── TEKS PILIHAN

Menurut Nawir, KPPU menemukan bahwa hampir seluruh perusahaan asuransi menetapkan tarif preminya pada batas bawah tersebut. Ini menunjukkan bahwa besaran tarif batas bawah yang lama telah memadai, dan kompetisi tidak terjadi karena mereka (perusahaan asuransi) menetapkan tarif yang relatif sama. Kebijakan batas bawah ini seolah menjadi sarana kartel harga dalam industri asuransi nasional. KPPU memandang bahwa konsumen telah dan akan dirugikan dalam konteks ini, karena mereka (konsumen) tidak diberikan kesempatan untuk memperoleh tarif premi yang kompetitif.

Berdasarkan kajian, surat edaran tersebut didasari oleh kekhawatiran keluarnya pelaku usaha asuransi dari pasar akibat perang tarif premi yang terjadi. KPPU menilai bahwa kekhawatiran tersebut dapat dinilai wajar, namun tidak perlu dipermasalahkan. Karena dengan dijaganya keterbukaan pasar, pelaku usaha akan terdorong untuk efisien dan memiliki daya saing pasar yang tinggi.

“Tujuan OJK untuk menjaga kesehatan industri asuransi melalui penetapan tarif tersebut, sebaiknya tetap mengedepankan semangat persaingan usaha yang sehat di dalamnya. Karena kebijakan persaingan Indonesia sebagaimana praktek yang berlaku internasional, bertujuan untuk melindungi persaingan usaha yang sehat, dan bukan melindungi pelaku usaha (pesaing) tertentu,” tulis Nawir.

Lebih lanjut, kajian KPPU juga menjelaskan bahwa penetapan tarif batas bawah sering menjadi penghalang (entry barrier) bagi perusahaan asuransi yang efisien dan mampu menawarkan tarif yang lebih kompetitif dan mungkin berada di bawah tarif batas bawah tersebut. Dalam hal ini, pelaku usaha di industri (baik yang efisien maupun yang tidak efisien) memang dapat terlindungi. Namun, konsumen akan menjadi korban karena tidak memiliki akses pada tarif premi yang lebih kompetitif.

────

--- SOAL LATIHAN 1 ---
Tulis ulang bagian teks tentang tarif premi asuransi, mulai dari "Menurut Nawir, KPPU" dan terus hingga "premi yang kompetitif.", dengan mengganti "konsumen" menjadi "pelanggan".
Teks di atas dan catatan di bawah ini merupakan bahan yang terpisah satu sama lain.

── DATA YANG DIAMBIL

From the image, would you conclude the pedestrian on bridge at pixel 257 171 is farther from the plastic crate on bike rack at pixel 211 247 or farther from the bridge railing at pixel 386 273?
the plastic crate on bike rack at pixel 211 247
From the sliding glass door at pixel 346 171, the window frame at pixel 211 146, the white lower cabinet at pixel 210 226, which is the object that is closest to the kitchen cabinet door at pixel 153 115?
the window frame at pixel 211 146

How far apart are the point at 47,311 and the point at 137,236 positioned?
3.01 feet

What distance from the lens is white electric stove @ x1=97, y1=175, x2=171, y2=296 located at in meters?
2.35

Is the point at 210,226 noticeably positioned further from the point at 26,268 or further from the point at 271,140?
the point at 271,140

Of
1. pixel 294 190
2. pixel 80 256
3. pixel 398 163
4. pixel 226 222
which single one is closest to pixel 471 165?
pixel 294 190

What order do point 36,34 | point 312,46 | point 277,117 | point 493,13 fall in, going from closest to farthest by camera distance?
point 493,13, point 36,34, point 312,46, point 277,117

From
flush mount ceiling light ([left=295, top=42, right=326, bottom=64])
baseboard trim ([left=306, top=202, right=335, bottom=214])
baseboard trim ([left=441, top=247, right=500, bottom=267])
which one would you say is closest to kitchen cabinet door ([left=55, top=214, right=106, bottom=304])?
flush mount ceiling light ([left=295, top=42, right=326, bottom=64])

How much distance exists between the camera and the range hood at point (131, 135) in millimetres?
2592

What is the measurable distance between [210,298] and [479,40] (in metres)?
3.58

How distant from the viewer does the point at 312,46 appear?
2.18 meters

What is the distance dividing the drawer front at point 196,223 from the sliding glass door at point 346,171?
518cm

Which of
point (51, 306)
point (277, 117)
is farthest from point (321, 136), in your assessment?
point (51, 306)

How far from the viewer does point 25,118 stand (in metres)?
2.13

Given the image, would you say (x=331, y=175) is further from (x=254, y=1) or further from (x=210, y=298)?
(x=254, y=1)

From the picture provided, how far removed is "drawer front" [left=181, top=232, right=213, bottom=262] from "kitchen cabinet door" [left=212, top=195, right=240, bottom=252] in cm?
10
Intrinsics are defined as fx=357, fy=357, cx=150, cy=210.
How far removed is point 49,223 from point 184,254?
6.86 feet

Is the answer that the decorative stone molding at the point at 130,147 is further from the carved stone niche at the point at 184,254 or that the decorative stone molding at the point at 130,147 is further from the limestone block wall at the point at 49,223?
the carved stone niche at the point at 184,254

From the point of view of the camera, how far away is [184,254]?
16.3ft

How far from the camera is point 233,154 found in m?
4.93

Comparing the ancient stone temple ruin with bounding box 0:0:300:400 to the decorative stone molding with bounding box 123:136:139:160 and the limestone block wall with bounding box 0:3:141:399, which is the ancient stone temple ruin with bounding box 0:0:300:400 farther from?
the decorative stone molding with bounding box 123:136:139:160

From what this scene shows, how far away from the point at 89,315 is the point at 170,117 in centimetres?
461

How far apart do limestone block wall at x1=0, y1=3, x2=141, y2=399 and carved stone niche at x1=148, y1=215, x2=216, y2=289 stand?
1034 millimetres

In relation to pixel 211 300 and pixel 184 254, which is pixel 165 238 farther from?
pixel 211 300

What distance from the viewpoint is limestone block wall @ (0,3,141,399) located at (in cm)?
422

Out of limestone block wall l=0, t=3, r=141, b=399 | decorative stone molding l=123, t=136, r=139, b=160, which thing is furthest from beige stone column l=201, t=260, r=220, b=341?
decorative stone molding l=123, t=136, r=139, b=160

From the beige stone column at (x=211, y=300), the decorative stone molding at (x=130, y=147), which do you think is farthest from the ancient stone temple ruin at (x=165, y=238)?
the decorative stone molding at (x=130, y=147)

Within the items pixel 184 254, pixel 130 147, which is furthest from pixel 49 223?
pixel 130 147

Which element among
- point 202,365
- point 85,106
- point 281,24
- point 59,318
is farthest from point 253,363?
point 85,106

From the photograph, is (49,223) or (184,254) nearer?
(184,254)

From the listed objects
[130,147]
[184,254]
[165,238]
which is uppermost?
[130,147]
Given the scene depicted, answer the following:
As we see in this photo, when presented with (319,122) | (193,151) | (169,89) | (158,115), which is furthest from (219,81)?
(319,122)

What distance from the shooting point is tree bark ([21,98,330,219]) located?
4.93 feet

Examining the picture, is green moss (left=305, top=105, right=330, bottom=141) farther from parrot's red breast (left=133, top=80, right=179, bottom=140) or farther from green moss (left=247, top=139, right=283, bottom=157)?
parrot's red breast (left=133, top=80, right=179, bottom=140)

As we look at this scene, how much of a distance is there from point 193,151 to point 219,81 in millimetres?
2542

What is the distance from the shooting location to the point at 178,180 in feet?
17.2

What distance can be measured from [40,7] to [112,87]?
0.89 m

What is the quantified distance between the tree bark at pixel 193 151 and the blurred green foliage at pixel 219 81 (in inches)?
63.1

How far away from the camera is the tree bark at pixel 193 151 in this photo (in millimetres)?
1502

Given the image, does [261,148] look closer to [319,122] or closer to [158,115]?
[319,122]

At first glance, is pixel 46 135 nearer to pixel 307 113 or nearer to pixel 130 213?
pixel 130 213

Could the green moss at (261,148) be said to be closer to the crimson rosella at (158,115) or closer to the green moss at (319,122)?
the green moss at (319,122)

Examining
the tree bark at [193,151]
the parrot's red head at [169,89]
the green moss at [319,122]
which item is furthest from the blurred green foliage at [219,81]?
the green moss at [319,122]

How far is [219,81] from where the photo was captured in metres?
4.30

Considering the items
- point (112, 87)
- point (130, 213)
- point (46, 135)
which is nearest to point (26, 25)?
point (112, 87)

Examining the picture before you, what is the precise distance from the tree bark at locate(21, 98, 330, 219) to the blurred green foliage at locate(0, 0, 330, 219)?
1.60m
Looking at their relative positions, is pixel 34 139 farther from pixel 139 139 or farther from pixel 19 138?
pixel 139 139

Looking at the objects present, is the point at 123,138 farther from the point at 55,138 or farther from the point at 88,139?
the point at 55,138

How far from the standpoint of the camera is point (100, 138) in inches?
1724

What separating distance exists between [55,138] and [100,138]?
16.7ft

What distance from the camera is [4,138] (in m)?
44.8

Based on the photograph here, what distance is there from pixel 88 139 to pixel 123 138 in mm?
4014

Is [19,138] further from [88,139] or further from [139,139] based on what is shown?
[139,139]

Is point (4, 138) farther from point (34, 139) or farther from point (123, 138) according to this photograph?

────

--- SOAL LATIHAN 2 ---
Tolong kembalikan tanpa perubahan baris-baris dalam catatan di atas, mulai dari baris yang memuat "What order do" dan terus hingga baris yang memuat "point 493,13, point", termasuk kedua baris tersebut.

--- JAWABAN TERTULIS 1 ---
Menurut Nawir, KPPU menemukan bahwa hampir seluruh perusahaan asuransi menetapkan tarif preminya pada batas bawah tersebut. Ini menunjukkan bahwa besaran tarif batas bawah yang lama telah memadai, dan kompetisi tidak terjadi karena mereka (perusahaan asuransi) menetapkan tarif yang relatif sama. Kebijakan batas bawah ini seolah menjadi sarana kartel harga dalam industri asuransi nasional. KPPU memandang bahwa pelanggan telah dan akan dirugikan dalam konteks ini, karena mereka (pelanggan) tidak diberikan kesempatan untuk memperoleh tarif premi yang kompetitif.

--- JAWABAN TERTULIS 2 ---
What order do point 36,34 | point 312,46 | point 277,117 | point 493,13 fall in, going from closest to farthest by camera distance?
point 493,13, point 36,34, point 312,46, point 277,117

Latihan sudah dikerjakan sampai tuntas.